Instructions to follow:
Output everything in the passage about love from "Just an explanation: This" down to "and respect that.", copying it word for word.
═══ Quoted text
Out of the hole you fell into, with your head above the water.
Hm, lost my train on that one.
Just an explanation: This is about much, much more than what one would expect when
It's just that things that have happened to me in the past year are not to be taken
lightly enough to just be scribbled about all over the internet.
I hope you understand and respect that.
That's not even why I'm feeling sad, surprisingly.
I...can't. I can't say I love you because I can't say it's true. People say I do.
But, I'm still living off the lies spoon-fed to me by Hollywood and the internet and
Disney since birth. Love is magic. Love is binding and I could never take it
lightly. That's why I never have. That's why I would never go out with someone I've
known for less than a year or more. I never want to be lied to. I never want to just
settle for someone. That's why we're so difficult. I never want to end up with
someone like my dad. I never want to be divorced like there was nothing. Because
that's how I will act. That's why I give up so easily on things. That's why I
never pursue anything that I passionately want. Ever. I'm so easy to cave. You can't
have that. Ok. I don't mind my parents' divorce at all. People are always saying,
"That must have been so hard for you." No, actually it was simple. Clockwork really.
It was meant to happen, and it did. And we were fine. But it affected me in a way
that I don't grieve over it. It affected who I am and my character, my mentality. I
don't know what love is. There's Hollywood and Disney. Then there's the superficial
relationships of teenagers, spawned purely from the influence of pop culture and
raging hormones. Then there's a true connection. Or at least I like to believe. I
think we have that. But does that mean that a 'true connection' sacrifices 'loving
passion'. Bri once asked me, (of the many times she's asked me if I actually love you
or not) if I could see us married or having sex. No. I never have. But now it's
getting weird. We're not conventional, you know that. 'Normal' has never been 'us'.
══════
═══ Stored rows
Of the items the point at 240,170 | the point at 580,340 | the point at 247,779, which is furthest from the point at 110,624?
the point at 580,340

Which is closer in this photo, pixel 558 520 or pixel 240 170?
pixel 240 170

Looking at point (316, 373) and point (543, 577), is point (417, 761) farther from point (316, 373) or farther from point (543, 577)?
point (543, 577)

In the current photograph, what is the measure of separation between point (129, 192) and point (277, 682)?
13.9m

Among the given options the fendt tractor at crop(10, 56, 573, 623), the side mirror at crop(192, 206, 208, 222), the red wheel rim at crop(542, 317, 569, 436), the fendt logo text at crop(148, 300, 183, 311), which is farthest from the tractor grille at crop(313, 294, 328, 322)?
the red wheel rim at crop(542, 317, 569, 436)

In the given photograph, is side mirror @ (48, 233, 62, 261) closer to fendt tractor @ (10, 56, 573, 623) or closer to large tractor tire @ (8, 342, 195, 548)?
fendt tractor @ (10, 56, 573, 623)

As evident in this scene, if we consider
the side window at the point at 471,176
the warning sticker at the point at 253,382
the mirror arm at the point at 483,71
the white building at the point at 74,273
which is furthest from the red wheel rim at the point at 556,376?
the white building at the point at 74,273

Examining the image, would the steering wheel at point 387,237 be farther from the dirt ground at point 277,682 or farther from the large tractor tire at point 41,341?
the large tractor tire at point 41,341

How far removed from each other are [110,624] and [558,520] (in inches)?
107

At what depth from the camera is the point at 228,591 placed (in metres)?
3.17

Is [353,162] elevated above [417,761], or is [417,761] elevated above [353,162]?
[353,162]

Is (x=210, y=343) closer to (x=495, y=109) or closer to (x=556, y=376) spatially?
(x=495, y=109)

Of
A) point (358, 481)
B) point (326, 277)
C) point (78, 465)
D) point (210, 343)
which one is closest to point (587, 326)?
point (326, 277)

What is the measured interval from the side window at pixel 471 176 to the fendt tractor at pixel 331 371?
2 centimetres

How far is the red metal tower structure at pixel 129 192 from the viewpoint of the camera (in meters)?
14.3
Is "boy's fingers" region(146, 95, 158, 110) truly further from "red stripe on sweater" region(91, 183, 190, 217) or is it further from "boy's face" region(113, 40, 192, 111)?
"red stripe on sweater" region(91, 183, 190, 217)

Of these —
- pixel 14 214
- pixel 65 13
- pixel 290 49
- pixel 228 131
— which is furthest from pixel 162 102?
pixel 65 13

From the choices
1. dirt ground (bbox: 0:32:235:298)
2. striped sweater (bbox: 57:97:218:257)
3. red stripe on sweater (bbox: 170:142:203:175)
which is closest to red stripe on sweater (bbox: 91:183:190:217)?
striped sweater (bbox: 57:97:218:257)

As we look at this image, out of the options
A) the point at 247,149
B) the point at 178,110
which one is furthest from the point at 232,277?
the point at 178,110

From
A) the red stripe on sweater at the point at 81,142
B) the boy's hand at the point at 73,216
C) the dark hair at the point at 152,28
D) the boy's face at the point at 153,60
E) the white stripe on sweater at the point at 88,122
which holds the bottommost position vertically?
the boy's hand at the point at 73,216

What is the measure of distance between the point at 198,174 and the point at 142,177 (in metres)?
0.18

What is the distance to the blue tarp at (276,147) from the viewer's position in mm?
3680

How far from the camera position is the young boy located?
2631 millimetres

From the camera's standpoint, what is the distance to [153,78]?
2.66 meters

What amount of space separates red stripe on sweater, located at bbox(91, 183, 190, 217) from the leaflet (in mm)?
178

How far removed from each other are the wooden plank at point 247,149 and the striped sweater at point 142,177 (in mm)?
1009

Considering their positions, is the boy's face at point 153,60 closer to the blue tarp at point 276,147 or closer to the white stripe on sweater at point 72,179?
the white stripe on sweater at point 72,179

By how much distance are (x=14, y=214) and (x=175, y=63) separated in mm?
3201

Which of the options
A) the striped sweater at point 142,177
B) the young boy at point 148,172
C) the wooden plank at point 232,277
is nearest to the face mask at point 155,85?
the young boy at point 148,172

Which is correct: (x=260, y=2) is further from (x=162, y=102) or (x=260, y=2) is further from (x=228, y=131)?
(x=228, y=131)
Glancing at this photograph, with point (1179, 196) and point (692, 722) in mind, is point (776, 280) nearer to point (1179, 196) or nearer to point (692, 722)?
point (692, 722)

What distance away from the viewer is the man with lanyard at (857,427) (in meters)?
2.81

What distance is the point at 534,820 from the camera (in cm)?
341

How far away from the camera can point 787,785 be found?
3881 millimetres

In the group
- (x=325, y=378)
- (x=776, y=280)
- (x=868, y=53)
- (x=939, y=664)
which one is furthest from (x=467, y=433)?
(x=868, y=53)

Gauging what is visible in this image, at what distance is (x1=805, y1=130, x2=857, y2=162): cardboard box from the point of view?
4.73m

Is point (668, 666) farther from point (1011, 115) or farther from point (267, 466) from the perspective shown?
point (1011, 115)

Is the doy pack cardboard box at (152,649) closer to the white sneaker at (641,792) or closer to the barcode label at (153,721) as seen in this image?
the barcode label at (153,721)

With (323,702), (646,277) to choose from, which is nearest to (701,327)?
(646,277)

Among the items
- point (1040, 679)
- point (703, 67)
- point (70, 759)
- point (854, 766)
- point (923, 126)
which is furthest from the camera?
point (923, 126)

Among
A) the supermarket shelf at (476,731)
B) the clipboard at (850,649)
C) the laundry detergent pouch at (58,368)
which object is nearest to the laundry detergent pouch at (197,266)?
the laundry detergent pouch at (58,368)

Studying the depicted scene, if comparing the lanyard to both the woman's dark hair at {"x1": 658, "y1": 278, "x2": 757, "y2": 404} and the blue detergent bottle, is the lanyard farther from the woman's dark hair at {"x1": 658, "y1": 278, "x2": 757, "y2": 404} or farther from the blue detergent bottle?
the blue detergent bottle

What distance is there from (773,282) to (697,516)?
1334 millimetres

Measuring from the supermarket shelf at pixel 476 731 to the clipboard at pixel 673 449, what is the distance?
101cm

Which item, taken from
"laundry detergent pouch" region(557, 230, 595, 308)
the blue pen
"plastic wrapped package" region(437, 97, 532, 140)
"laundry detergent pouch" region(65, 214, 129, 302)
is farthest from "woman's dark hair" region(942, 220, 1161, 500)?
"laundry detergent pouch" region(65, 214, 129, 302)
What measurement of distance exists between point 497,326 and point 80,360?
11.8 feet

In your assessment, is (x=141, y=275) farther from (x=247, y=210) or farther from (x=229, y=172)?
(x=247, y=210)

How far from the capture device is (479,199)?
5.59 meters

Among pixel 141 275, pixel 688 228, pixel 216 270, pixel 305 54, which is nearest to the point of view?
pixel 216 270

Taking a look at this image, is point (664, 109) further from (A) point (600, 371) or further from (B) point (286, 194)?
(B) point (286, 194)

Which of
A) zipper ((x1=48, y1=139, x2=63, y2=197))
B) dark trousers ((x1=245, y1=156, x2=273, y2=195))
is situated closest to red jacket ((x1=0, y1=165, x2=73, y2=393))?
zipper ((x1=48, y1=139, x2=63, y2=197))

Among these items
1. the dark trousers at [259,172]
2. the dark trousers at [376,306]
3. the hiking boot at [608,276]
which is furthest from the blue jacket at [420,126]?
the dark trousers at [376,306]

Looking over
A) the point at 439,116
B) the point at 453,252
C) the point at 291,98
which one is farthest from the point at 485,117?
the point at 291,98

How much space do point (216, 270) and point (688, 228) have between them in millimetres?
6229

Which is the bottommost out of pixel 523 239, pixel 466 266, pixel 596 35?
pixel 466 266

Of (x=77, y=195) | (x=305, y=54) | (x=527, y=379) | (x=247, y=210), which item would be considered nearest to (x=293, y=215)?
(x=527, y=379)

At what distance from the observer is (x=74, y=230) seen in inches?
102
══════
Written response:
Just an explanation: This is about much, much more than what one would expect when
It's just that things that have happened to me in the past year are not to be taken
lightly enough to just be scribbled about all over the internet.
I hope you understand and respect that.